For those of you who are familiar with my posts, it goes without saying, but for the newcomers, I'll say it up front and out in the open: MAJOR DROOL FACTOR CONTAINED IN THIS THREAD, SO BEWARE OF COMPUTER KEYBOARDS WHEN YOU MISS WIPING YOUR CHIN!!!!!
PREFACE AND HISTORY OF THIS RECIPE AND METHOD:
This is relatively easy to make with minimal equipment and materials. It is recomended to have temp verified digital probe(s) on hand for the drying/smoking. Last summer, I brought some of this original recipe along to our family reunion with many other cured/smoked goodies, and this batch is a part of what I'm bringing along for another gathering coming up soon. Not to sound like I'm pumping you up, but everyone who's had this likes it. It's a very mild and unique flavor, and using previous methods, the texture was very good.

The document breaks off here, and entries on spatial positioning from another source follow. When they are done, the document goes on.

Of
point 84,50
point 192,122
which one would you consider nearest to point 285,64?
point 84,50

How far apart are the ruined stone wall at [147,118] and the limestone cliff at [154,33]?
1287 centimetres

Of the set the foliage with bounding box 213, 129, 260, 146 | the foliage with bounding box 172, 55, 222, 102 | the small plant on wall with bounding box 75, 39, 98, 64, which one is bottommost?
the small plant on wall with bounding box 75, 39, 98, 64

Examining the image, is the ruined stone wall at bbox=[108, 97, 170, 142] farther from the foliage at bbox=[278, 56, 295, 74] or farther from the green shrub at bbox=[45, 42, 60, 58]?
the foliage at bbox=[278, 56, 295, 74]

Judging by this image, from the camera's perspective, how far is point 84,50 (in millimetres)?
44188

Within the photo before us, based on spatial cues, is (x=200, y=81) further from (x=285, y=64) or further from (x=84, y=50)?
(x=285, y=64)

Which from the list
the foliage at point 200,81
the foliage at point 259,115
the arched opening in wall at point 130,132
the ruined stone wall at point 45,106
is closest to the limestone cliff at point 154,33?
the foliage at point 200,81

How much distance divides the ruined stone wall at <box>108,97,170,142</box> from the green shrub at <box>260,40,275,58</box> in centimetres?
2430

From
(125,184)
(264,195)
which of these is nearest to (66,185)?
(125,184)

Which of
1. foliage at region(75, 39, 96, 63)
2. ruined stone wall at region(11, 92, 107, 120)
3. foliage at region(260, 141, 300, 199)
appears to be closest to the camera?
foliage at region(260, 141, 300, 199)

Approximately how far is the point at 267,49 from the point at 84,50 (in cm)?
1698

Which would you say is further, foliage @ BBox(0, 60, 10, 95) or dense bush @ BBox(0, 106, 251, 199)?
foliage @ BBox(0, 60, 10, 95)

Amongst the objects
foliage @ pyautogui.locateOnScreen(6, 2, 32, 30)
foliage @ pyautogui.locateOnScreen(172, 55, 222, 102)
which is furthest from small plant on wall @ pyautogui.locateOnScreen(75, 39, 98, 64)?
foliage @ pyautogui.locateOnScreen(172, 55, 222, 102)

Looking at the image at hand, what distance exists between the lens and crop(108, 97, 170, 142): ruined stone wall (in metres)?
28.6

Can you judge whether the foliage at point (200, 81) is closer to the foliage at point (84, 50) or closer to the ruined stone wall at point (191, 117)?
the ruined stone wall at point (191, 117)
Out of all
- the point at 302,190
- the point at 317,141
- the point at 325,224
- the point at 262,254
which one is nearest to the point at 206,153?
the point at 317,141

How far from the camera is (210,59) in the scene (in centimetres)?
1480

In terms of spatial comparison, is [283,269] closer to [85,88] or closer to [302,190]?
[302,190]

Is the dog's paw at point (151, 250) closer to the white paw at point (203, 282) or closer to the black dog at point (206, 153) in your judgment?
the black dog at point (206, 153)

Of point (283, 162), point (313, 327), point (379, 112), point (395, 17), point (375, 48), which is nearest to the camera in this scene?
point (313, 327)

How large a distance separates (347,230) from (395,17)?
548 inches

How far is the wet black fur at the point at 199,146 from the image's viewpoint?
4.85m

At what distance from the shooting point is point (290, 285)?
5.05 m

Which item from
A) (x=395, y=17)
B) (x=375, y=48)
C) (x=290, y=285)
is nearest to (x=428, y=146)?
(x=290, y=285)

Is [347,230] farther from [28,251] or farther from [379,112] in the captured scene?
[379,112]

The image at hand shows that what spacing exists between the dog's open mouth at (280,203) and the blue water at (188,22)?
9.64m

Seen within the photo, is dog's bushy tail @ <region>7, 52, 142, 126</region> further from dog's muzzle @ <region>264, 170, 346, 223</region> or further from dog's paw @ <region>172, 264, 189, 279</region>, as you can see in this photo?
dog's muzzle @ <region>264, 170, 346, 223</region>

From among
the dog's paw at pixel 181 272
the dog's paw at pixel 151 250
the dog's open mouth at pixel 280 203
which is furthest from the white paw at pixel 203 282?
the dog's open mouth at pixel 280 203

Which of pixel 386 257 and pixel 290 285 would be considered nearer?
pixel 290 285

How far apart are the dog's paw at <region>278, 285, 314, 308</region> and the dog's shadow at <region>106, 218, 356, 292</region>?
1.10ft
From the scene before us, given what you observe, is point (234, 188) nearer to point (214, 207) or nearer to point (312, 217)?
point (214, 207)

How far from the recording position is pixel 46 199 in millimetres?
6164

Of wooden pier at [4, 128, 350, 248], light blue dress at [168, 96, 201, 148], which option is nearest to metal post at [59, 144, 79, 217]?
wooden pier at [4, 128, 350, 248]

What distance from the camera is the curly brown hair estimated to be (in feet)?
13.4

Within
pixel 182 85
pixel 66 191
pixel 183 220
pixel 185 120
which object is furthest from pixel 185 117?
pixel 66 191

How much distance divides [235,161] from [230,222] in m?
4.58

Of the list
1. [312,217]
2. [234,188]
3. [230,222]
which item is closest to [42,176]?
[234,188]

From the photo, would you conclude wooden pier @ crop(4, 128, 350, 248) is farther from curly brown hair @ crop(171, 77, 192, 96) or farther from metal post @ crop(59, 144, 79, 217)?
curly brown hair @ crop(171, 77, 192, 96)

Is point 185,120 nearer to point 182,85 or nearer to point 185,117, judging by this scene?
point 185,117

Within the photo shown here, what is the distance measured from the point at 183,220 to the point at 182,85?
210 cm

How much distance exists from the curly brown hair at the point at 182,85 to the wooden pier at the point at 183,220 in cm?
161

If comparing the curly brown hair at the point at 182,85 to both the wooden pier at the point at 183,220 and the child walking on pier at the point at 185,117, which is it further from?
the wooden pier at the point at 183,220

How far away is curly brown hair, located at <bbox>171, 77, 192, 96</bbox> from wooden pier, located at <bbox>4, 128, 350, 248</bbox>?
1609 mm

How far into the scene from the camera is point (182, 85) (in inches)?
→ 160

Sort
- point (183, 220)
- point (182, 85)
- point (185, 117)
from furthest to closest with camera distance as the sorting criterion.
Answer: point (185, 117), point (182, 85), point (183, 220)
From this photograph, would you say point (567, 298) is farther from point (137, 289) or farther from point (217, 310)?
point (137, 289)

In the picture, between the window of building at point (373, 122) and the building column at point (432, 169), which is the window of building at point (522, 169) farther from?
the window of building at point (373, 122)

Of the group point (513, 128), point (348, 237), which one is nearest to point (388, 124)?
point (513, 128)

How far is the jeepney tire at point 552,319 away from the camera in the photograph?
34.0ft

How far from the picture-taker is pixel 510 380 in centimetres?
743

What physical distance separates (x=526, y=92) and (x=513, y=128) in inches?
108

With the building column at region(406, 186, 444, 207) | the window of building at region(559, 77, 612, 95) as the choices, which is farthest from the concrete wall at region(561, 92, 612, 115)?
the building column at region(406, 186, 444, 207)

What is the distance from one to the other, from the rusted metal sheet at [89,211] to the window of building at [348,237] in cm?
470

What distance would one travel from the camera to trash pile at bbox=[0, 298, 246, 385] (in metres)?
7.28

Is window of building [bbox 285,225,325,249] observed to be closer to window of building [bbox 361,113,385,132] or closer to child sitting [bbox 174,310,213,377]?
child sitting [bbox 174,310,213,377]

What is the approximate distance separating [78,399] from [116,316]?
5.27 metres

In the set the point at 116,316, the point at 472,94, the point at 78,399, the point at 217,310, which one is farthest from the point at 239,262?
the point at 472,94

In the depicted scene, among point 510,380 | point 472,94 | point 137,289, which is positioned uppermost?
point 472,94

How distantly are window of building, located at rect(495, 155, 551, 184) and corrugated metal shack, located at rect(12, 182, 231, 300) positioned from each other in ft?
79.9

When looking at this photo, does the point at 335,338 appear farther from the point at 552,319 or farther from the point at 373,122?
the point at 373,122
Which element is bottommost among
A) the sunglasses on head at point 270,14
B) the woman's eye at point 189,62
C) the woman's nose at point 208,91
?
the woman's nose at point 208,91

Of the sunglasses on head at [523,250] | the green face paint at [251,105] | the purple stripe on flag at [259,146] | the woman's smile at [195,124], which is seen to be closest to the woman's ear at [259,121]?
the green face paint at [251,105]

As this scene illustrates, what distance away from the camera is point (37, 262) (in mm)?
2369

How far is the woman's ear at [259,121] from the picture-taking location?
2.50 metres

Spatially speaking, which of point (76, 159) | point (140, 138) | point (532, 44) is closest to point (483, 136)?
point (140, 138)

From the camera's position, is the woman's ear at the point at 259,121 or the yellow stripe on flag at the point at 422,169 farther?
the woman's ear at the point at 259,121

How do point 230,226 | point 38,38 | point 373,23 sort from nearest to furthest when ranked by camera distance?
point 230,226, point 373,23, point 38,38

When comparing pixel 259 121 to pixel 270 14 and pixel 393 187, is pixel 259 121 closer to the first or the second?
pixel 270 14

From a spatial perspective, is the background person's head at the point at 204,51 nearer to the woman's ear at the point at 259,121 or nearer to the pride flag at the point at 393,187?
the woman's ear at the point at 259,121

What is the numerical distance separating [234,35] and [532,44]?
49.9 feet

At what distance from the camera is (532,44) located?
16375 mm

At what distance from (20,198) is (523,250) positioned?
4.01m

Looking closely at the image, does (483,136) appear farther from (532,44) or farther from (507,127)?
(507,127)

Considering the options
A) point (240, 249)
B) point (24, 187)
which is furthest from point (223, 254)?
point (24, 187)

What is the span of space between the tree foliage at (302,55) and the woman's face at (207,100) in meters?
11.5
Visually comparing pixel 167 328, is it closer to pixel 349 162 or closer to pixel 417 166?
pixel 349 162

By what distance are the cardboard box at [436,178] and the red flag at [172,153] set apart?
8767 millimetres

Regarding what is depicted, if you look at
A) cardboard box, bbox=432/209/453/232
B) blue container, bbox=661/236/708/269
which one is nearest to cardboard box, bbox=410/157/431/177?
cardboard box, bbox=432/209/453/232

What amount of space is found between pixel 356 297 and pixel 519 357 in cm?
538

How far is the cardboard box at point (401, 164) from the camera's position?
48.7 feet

I intend to take the texture a step further with a change in meat/fat preperation, and a semi-dried process.
My previous experience and research has prompted me to kick things up a bit with my methods while I seek an even better finished product, and today, I get another chance to follow-up on everything I've learned so far.
Note: for those who have not acquired a meat grinder and would still like to try this recipe, here are links to my previous alternative methods for preparing the meat and fat with a food processor going back to the original conception of two different recipes...I didn't get pics of the actual meat processing with these, but various discussions came up along the way...these recipes are also very easy:
A few of my latest beef salami smokes, for purposes determining similarities, if you wish:
Any of the above recipes would be a good start for a dried sausage by following the drying/smoking methods discussed below, as the drying/smoking methods are where the main changes take place.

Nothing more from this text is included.